Know your cofounders.
“Cofounder relationships are among the most important in the entire company,” he advised.
According to Altman, many startups die early because of cofounder blowups. He noticed that many students often pick cofounders the way they would pick a date – they meet someone new, discover that both want to start a company, and decide to partner up. This a huge mistake.
He recommends choosing a cofounder from among a batch of friends – someone that you know, like, and with whom you have a history. This is to ensure that in the event of problems, you have this relationship that binds you.
A cofounder should also be someone who is not only smart and gets the work done. According to Altman, he or she should also be calm and tough – traits that most people often don’t prioritize.
“If you aren’t technical,” he said. “You want a technical cofounder.”
But where to find a perfect match?
Altman suggests that students try to meet a potential cofounder in college. For those who are not in college, he suggests working for an interesting company. Both places are rich in potential cofounders. He also noticed that startups with at least 2-3 cofounders do better than startups with less or more.
“This is one of the most important decisions you make in the life of your startup, and you need to treat it as such,” he said.
How to hire.
“Try not to,” said Altman.
Too often, people use the number of employees you have as a metric for determining how successful or how cool your company is. And although people will be impressed if you have many employees, Altman believes having too many while only starting out is a disadvantage.
“Lots of employees – and you end up with things like a high burn rate,” he said. “Meaning, you’re losing a lot of money every month, complexity, slow decision making, the list goes on and it’s nothing good.”
When starting a startup, Altman suggests only hiring if you really need to. Otherwise, try not to hire because the cost of hiring the wrong people is high. He noticed that in companies that he had worked, the ones who had a bad early high, too often never recovered.
“These hires really matter – these people are what go on to define your company,” he said. “And so you need people who believe in it almost as much as you do.”
Get the best people.
When you realize that you do need to hire, Altman says that founders often underestimate how difficult it is to recruit.
“To get the very best people, they have a lot of great options and so it can easily take a year to recruit someone,” he said.
And when you’re in hiring mode, you should really spend only 0-25% of the time hiring. And when you hire, you don’t compromise on someone mediocre. Mediocre people in already huge companies can cause problems. But at a beginner startup? Mediocre people can kill it.
“And you can think about that, for everyone you hire,” Altman said. “Will I bet the future of this company on this single hire?”
Get it done.
“Execution, for most founders, is not the most fun part of running the company,” said Altman. “But it is the most critical.”
What are founders spending their time and money on? he often asks.
“This reveals almost everything about what founders think is important,” he said.

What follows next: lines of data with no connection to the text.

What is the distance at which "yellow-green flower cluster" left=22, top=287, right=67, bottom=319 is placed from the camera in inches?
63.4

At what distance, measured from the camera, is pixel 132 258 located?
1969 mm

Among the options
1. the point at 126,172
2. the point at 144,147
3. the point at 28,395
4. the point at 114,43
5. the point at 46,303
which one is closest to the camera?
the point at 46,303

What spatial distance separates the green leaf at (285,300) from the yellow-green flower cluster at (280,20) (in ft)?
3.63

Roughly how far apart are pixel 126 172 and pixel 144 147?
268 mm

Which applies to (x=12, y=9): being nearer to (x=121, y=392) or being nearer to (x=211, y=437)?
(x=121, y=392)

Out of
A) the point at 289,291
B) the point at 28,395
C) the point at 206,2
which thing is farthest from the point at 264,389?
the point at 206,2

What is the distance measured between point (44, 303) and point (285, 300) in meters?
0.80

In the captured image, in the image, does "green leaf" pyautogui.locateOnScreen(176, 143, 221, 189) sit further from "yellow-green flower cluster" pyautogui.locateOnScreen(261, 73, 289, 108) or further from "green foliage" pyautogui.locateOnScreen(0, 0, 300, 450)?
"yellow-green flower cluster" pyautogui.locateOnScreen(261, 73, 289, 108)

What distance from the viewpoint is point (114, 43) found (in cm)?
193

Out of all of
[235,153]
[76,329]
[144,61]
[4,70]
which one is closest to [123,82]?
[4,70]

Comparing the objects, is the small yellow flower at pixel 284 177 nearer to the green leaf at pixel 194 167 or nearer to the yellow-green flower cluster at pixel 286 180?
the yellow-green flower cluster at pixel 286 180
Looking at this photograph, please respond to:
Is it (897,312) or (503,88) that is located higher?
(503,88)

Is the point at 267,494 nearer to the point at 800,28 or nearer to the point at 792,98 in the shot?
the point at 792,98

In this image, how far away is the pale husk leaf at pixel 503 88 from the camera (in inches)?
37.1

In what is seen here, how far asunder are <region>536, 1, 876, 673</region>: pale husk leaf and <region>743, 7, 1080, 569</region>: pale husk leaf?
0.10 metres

One of the most difficult things about being a founder, according to Altman, is the amount of things competing for the founder’s attention every day. The key is determine the two or three that are the most important and ignoring the rest for later. And the trick for successful execution is by saying “no” to a lot of these things.
For a successful startup, Altman has this piece of advice: “If you build a good product, it will grow. So getting this product right, at the beginning, is the best way not to lose momentum later.”